## Problem details
Convert the listing, from the line containing "Given what you" through its final line (both ends included), into a JSON array of strings with one string per line and blank lines omitted.

## Data in this exercise
-.-.-
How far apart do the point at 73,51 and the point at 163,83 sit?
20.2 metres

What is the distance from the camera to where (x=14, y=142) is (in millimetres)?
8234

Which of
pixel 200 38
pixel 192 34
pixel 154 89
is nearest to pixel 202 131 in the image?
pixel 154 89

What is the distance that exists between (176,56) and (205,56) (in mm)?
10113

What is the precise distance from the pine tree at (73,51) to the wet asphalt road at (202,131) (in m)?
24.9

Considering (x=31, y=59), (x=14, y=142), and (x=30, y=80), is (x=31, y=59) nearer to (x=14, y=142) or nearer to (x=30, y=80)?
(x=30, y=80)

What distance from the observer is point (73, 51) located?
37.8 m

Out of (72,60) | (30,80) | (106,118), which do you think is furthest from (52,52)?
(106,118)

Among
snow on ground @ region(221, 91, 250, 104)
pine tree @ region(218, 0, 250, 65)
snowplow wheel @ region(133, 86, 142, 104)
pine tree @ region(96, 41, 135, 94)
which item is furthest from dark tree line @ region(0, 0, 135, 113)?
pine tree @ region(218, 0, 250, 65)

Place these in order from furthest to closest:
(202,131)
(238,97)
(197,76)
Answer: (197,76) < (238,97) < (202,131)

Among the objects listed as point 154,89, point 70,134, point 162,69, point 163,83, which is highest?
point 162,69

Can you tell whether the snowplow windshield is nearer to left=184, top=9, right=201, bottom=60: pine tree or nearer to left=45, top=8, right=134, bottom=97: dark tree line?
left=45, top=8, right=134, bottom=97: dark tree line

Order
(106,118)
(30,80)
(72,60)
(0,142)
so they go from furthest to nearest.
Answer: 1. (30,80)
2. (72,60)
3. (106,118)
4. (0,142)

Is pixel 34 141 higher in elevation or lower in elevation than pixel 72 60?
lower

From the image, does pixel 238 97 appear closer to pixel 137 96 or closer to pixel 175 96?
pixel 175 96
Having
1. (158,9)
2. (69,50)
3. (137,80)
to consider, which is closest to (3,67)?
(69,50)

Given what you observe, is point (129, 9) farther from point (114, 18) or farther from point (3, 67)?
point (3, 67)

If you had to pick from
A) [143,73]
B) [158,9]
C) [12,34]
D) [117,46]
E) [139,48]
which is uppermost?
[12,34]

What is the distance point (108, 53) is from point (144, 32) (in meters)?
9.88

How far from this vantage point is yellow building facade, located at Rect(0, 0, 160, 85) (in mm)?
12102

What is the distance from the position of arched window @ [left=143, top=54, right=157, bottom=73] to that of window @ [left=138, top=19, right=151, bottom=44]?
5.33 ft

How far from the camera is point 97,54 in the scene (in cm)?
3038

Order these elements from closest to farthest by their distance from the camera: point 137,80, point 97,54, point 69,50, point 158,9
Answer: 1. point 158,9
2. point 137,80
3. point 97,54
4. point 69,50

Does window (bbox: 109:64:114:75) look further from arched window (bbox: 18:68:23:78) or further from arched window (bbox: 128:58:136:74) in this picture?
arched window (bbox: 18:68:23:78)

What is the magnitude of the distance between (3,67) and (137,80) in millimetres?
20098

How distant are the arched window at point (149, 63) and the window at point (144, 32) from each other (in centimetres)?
-.-.-
## Solution to this exercise
[
  "Given what you observe, is point (129, 9) farther from point (114, 18) or farther from point (3, 67)?",
  "point (3, 67)",
  "If you had to pick from",
  "A) [143,73]",
  "B) [158,9]",
  "C) [12,34]",
  "D) [117,46]",
  "E) [139,48]",
  "which is uppermost?",
  "[12,34]",
  "What is the distance point (108, 53) is from point (144, 32) (in meters)?",
  "9.88",
  "How far from this vantage point is yellow building facade, located at Rect(0, 0, 160, 85) (in mm)?",
  "12102",
  "What is the distance from the position of arched window @ [left=143, top=54, right=157, bottom=73] to that of window @ [left=138, top=19, right=151, bottom=44]?",
  "5.33 ft",
  "How far from the camera is point 97,54 in the scene (in cm)?",
  "3038",
  "Order these elements from closest to farthest by their distance from the camera: point 137,80, point 97,54, point 69,50, point 158,9",
  "Answer: 1. point 158,9",
  "2. point 137,80",
  "3. point 97,54",
  "4. point 69,50",
  "Does window (bbox: 109:64:114:75) look further from arched window (bbox: 18:68:23:78) or further from arched window (bbox: 128:58:136:74) in this picture?",
  "arched window (bbox: 18:68:23:78)",
  "What is the magnitude of the distance between (3,67) and (137,80) in millimetres?",
  "20098",
  "How distant are the arched window at point (149, 63) and the window at point (144, 32) from each other (in centimetres)?"
]